START Article

Every great story hinges on conflict.

Think about it. In every compelling story—whether it be a novel, fairytale, movie, play, etc.—the plot only occurs because your individual characters have problems. The conflict is the story, the driving force moving plot forward.

There are two different types of core conflict in fiction: internal and external conflicts. However, for beginning writers especially, one type of conflict often gets the brunt of the attention while the other can be overlooked or left out completely.

Here’s what you need to know about both types of conflict, how they contribute to your character arc, and how to make them work together for the most compelling stories possible.

The difference between internal and external conflict

External conflict refers to the problems happening outside of your central character: a monster, a villain, a social injustice.

Internal conflict refers to the problems or conflict happening inside your character: addiction, uncertainty, fear. The most effective stories will incorporate both types of conflict to give nuance to the character development and plot.

Think of external vs. internal conflict like this: External conflict is the monster waiting in the woods to fight your protagonist. It’s the villainous corporation tearing down the town park to build a mall. It’s the hurricane that’s approaching your character’s home. Meanwhile, internal conflict is your character’s secret fear that they can’t possibly overcome the monster. It’s their shame that they might actually like the idea of a new mall coming to town. It’s their struggle to evacuate knowing their home might be destroyed.

Depending on the particular story, either the external or internal conflict will be more important. One of them might be a secondary conflict. However, you always need both to move your story forward.

Character conflicts come in many forms, but they always impact character arcs and character development.

Uncovering a story’s external conflicts

External conflict always stems from outside forces working against your character; however, that’s really where the rules end. This major conflict can be really anything your character conflicts with.

External primary conflict (as well as secondary, minor conflicts) can appear in a few ways. Interpersonal conflict comes from other characters whose goals are in direct opposition with the protagonist’s goal. Social conflict comes from antagonistic or oppressive influences in the protagonist’s culture, political landscape, or community.

Your external conflict might also come from the environment or natural disasters (this is known as nature conflict), supernatural forces or beings, or even the main character’s destiny.

You can take a deeper look at all these different types of conflicts here.

Uncovering a story’s internal conflicts

Internal conflict, meanwhile, must come from within your character’s mind. Think about how often you might deal with your own internal conflicts or internal battles on a regular basis, in real life.

Do you go home to visit your parents for the weekend, even though you know it’s bad for your mental health, or do you deal with the guilt of telling them ‘no’? Do you indulge in the pint of ice cream to alleviate your feelings of stress in the moment, or do you go for a run, even though it’s the last thing you want to do?

Internal conflict obstacles arise when a character’s inner wants or needs go against what they’re trying to achieve. Sources of internal conflict include one’s own morality or philosophical beliefs, one’s background and past experiences, one’s changing identity, one’s self-image, etc.

END Article

Extract the part of the article on internal and external conflict starting with "Character conflicts come" and going on through "main character’s destiny.", copying it word for word.

START Data entries

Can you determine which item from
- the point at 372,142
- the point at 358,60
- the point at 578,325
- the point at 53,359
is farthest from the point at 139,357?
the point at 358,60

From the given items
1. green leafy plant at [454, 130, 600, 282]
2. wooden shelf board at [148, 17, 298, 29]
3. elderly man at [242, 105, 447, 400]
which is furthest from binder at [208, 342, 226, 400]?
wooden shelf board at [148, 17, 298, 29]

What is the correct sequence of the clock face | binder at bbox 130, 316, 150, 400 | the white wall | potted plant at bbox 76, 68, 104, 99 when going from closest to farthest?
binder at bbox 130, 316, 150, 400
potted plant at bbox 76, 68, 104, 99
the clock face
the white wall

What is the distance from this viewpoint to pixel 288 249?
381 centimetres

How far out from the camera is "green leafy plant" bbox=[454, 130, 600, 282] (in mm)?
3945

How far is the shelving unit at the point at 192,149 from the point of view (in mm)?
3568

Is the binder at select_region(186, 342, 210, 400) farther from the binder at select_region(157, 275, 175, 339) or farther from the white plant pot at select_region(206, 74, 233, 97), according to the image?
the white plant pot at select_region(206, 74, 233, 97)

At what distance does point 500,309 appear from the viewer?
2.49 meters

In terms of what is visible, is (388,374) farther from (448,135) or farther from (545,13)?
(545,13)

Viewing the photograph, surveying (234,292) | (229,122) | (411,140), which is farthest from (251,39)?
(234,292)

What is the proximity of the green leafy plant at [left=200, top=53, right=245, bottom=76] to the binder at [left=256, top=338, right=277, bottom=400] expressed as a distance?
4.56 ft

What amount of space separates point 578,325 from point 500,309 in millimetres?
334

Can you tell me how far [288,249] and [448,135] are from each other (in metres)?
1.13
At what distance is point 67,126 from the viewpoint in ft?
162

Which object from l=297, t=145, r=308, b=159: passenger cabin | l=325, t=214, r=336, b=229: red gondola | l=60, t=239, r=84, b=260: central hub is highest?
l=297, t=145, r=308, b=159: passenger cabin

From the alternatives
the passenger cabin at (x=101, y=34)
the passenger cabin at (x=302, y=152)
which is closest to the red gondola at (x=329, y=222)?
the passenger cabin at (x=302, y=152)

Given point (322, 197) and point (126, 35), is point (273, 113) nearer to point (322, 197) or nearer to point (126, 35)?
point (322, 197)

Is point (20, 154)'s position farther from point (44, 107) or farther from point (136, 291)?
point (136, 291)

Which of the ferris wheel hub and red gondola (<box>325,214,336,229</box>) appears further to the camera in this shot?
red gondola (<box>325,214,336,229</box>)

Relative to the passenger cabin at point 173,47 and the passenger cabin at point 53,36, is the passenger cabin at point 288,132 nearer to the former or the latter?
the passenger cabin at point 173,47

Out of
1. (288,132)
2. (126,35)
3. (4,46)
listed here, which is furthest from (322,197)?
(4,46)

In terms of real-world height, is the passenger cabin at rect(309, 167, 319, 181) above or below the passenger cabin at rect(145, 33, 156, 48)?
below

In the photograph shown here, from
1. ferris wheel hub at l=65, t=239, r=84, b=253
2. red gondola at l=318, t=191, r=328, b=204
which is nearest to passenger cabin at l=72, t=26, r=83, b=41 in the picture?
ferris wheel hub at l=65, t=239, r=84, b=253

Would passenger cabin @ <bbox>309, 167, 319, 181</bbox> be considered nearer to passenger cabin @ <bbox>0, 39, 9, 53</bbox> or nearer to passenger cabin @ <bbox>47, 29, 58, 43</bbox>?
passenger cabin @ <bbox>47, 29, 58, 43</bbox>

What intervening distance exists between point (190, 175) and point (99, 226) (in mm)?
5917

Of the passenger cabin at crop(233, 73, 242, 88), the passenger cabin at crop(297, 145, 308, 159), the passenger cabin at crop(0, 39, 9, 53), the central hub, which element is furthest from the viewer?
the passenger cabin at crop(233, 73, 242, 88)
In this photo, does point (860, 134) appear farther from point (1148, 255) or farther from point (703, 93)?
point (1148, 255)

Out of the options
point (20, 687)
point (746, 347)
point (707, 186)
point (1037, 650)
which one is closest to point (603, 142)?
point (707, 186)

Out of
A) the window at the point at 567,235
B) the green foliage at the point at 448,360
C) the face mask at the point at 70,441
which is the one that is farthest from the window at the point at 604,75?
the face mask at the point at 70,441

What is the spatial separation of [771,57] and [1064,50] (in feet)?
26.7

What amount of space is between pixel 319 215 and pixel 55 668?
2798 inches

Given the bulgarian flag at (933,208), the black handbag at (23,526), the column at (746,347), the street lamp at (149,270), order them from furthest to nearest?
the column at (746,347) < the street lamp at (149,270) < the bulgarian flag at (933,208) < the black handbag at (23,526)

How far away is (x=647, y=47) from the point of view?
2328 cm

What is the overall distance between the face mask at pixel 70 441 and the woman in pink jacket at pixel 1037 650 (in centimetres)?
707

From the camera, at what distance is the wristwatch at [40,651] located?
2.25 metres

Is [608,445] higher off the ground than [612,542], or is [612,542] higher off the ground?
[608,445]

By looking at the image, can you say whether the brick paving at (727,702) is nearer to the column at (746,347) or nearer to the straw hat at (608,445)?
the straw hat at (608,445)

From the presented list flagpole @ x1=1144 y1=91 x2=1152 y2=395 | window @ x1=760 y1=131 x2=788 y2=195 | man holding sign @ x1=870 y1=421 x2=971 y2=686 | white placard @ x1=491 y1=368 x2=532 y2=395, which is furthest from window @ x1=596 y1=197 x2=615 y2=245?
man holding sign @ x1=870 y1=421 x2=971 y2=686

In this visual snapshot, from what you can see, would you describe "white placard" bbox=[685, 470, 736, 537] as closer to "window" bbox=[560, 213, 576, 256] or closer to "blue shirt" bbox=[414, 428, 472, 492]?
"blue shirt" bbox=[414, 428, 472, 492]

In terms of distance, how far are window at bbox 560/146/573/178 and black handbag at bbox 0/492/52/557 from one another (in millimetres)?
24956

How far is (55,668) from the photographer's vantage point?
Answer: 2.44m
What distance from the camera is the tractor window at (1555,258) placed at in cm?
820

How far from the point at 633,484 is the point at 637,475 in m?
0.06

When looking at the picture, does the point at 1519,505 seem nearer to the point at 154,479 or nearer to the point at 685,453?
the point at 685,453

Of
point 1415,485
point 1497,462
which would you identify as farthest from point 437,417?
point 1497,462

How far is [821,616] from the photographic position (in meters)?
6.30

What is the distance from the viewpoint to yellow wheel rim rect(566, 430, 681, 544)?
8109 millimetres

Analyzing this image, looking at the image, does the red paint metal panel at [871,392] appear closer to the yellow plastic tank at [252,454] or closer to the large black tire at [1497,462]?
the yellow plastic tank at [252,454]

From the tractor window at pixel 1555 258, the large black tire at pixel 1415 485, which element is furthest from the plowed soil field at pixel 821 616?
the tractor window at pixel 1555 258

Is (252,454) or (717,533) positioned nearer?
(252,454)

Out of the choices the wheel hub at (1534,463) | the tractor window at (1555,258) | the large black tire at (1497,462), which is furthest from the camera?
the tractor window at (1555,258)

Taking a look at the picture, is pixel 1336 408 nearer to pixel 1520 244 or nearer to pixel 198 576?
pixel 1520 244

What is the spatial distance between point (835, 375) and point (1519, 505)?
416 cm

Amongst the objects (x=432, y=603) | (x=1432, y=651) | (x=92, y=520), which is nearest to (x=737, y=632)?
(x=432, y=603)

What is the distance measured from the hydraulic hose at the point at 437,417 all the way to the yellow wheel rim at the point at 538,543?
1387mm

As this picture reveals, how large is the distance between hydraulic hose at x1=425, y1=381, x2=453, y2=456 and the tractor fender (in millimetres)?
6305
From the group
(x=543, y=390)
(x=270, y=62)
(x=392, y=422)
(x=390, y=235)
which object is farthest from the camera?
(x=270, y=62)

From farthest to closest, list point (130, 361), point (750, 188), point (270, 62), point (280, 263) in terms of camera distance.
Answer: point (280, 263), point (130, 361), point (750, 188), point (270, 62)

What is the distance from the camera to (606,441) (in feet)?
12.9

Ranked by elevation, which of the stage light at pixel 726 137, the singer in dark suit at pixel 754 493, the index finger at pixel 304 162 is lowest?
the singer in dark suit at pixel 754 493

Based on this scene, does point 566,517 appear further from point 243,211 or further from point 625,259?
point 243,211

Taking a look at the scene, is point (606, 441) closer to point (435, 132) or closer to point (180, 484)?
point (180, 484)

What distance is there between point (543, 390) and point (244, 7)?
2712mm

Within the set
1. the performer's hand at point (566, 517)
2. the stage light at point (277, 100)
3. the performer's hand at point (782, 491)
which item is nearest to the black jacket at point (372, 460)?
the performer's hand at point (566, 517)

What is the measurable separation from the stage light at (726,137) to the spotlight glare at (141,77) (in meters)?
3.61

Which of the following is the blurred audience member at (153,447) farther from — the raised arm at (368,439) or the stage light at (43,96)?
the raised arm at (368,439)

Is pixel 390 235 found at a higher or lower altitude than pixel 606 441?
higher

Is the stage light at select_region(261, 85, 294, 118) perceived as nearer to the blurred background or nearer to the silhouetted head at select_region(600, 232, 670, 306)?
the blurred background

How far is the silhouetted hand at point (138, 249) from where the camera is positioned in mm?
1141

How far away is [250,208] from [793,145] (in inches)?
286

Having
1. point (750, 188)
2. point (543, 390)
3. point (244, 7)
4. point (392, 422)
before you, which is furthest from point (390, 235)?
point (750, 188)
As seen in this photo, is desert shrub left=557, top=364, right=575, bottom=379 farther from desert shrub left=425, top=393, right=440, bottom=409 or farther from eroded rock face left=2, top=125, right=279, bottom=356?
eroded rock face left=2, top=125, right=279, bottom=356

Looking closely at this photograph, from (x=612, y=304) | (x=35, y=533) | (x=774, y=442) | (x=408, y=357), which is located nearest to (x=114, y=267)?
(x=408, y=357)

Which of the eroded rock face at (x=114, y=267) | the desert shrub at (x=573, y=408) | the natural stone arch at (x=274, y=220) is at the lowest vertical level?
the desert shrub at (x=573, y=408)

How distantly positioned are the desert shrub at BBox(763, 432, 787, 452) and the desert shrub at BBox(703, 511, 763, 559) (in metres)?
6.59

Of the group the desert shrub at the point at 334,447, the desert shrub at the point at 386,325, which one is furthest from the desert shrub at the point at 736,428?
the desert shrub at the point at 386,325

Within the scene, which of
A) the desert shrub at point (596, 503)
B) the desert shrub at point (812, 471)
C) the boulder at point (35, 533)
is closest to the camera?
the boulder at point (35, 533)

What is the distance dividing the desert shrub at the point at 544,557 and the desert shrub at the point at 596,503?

END Data entries

§ Correct output
Character conflicts come in many forms, but they always impact character arcs and character development.

Uncovering a story’s external conflicts

External conflict always stems from outside forces working against your character; however, that’s really where the rules end. This major conflict can be really anything your character conflicts with.

External primary conflict (as well as secondary, minor conflicts) can appear in a few ways. Interpersonal conflict comes from other characters whose goals are in direct opposition with the protagonist’s goal. Social conflict comes from antagonistic or oppressive influences in the protagonist’s culture, political landscape, or community.

Your external conflict might also come from the environment or natural disasters (this is known as nature conflict), supernatural forces or beings, or even the main character’s destiny.